SUPPLIED RECORDS ::
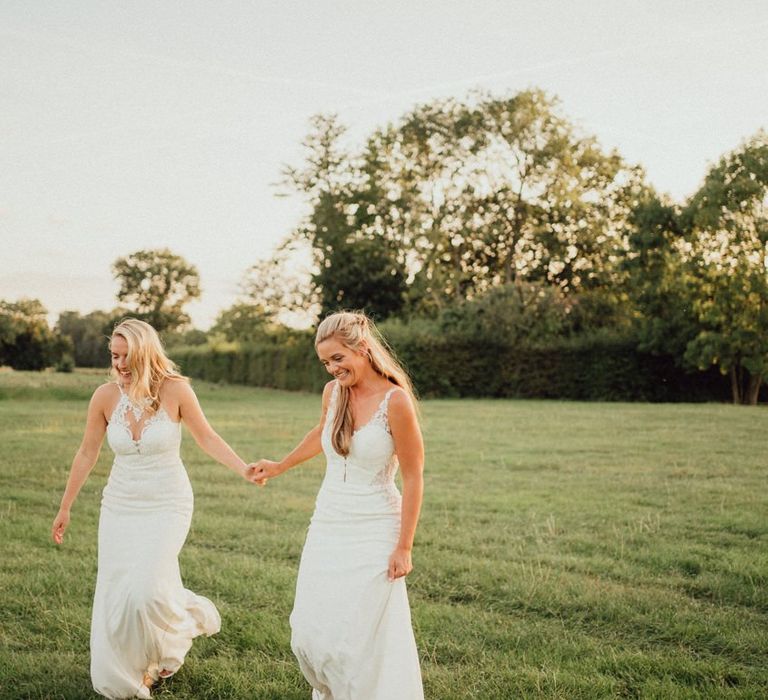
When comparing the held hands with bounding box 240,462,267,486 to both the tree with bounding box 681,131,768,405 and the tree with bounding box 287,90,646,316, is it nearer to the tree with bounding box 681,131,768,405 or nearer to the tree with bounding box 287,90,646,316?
the tree with bounding box 681,131,768,405

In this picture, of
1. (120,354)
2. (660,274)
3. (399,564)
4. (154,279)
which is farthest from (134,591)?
(154,279)

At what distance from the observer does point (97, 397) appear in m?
5.09

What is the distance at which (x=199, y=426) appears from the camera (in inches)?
205

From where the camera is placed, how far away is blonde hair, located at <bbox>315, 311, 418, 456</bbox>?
412cm

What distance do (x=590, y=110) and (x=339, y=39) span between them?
3160cm

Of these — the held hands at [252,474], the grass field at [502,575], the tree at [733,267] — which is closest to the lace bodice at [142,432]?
the held hands at [252,474]

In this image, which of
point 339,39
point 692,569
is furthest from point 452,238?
point 692,569

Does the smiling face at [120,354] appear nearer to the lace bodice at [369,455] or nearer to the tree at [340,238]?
the lace bodice at [369,455]

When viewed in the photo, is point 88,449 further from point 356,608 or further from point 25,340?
point 25,340

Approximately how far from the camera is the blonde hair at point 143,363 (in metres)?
4.92

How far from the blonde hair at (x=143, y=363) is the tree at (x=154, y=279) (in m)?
92.2

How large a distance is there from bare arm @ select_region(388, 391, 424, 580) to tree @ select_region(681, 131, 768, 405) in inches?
1339

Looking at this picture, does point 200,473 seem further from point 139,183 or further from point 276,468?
point 139,183

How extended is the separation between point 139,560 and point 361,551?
1.50 m
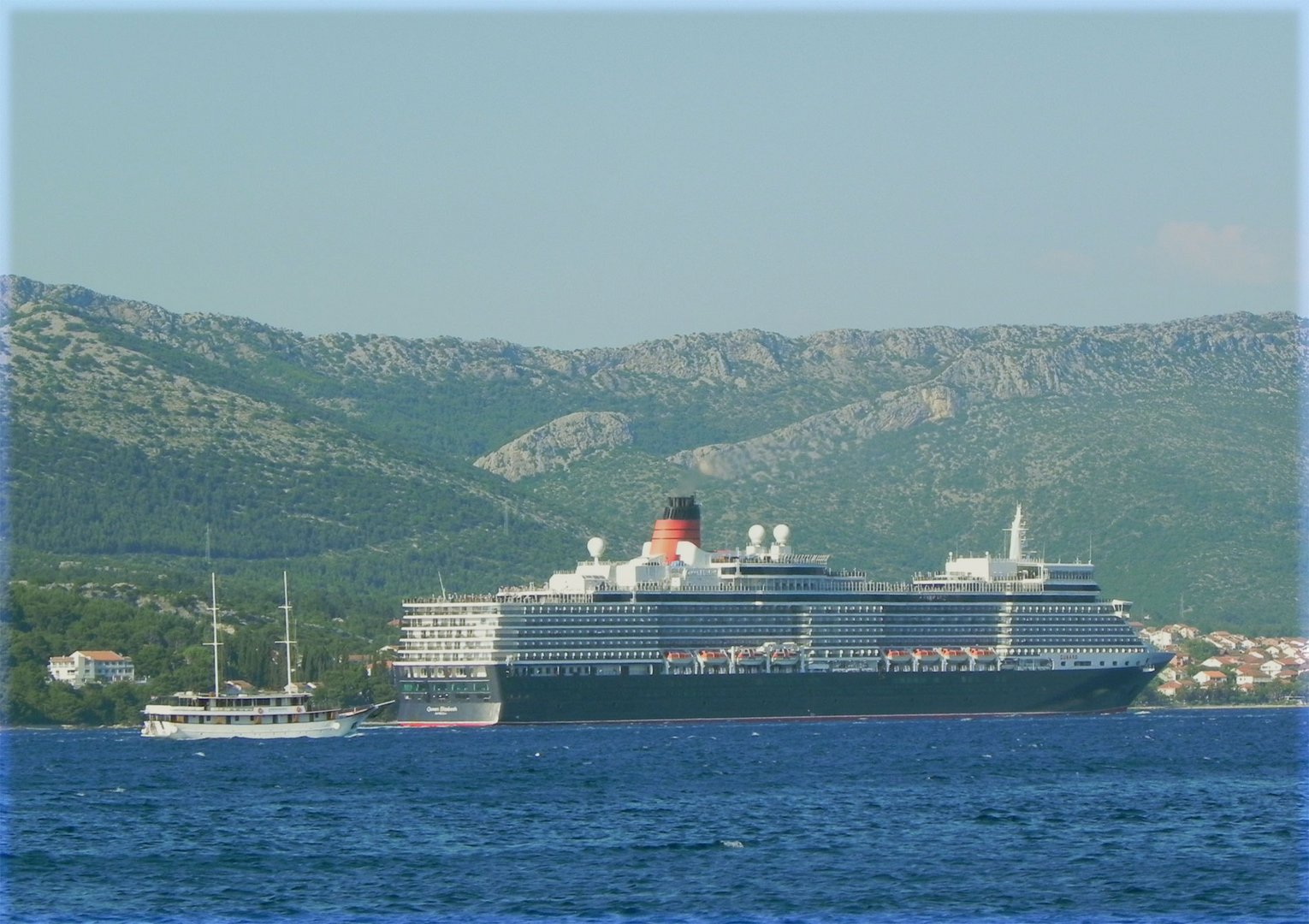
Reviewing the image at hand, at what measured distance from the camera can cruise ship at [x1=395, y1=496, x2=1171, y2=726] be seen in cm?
13612

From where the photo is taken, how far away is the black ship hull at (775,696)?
13500 centimetres

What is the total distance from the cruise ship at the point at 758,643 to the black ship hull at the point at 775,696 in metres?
0.10

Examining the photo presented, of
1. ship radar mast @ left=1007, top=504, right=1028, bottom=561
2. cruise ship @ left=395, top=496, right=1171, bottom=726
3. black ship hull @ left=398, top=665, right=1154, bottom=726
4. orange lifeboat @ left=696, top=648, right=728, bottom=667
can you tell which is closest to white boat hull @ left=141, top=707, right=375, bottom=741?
black ship hull @ left=398, top=665, right=1154, bottom=726

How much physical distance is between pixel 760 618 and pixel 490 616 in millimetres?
15942

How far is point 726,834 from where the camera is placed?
255ft

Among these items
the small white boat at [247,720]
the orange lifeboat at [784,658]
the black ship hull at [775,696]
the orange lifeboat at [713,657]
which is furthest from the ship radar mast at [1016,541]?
the small white boat at [247,720]

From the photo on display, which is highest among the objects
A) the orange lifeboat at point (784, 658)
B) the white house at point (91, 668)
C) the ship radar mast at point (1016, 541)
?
the ship radar mast at point (1016, 541)

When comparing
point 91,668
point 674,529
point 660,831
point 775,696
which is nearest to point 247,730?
point 775,696

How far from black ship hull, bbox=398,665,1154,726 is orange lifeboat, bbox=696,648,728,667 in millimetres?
1160

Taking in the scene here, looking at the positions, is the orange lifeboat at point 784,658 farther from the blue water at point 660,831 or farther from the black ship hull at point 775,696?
the blue water at point 660,831

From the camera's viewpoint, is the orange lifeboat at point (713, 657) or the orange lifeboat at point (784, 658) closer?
the orange lifeboat at point (713, 657)

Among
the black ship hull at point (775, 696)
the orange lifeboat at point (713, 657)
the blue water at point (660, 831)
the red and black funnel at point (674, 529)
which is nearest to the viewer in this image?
the blue water at point (660, 831)

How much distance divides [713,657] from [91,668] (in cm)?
4108

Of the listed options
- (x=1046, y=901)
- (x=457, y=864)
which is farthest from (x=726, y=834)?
(x=1046, y=901)
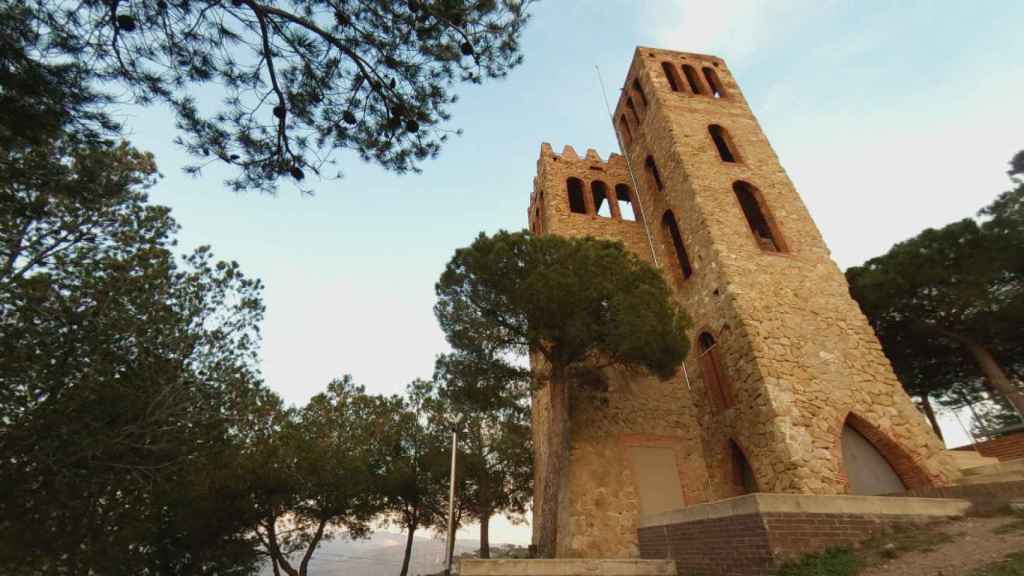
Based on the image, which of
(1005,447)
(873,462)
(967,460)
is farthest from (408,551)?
(1005,447)

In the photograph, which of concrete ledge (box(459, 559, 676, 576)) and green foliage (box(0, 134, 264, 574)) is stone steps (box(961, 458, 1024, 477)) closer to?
concrete ledge (box(459, 559, 676, 576))

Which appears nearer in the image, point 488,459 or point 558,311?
point 558,311

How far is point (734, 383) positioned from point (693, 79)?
12576mm

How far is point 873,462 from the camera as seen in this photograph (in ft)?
28.5

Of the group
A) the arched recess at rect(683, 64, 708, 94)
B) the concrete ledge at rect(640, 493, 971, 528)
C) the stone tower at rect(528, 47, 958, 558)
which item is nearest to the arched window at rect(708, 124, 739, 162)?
the stone tower at rect(528, 47, 958, 558)

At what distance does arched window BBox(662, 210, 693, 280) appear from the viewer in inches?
523

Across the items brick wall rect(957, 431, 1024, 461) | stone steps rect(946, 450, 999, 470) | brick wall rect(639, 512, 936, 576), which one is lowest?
brick wall rect(639, 512, 936, 576)

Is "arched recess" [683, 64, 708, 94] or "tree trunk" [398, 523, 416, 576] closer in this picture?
"tree trunk" [398, 523, 416, 576]

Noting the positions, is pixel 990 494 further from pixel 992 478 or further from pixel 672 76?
pixel 672 76

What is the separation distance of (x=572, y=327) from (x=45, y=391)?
9.73 meters

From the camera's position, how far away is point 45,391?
8023 mm

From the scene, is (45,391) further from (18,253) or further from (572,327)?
(572,327)

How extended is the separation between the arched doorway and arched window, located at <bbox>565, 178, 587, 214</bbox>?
10905 mm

PROBLEM REQUIREMENTS ::
Begin with the line containing "How far is point 873,462" and repeat each line exactly until the records above end.

TASK RESULT ::
How far is point 873,462 from the camera as seen in this photograph (in ft)?
28.5

Of the group
A) the arched recess at rect(683, 64, 708, 94)
B) the concrete ledge at rect(640, 493, 971, 528)
C) the stone tower at rect(528, 47, 958, 558)
which item is nearest to the arched window at rect(708, 124, 739, 162)?
the stone tower at rect(528, 47, 958, 558)

At what distance does arched window BBox(662, 210, 693, 280) appear from the viewer in inches?
523

Across the items brick wall rect(957, 431, 1024, 461) | stone steps rect(946, 450, 999, 470) | brick wall rect(639, 512, 936, 576), which one is lowest?
brick wall rect(639, 512, 936, 576)

Is "arched recess" [683, 64, 708, 94] or "tree trunk" [398, 523, 416, 576] closer in this picture?
"tree trunk" [398, 523, 416, 576]

Noting the positions, is pixel 990 494 further from pixel 992 478 or further from pixel 672 76?
pixel 672 76

What is the separation distance of (x=572, y=327) from (x=45, y=391)?
9.73 meters

From the camera's position, how far away is point 45,391?
8023 mm

From the scene, is (45,391) further from (18,253) or further from (572,327)?
(572,327)

How extended is the separation between the arched doorway and arched window, located at <bbox>565, 178, 587, 214</bbox>?
10905 mm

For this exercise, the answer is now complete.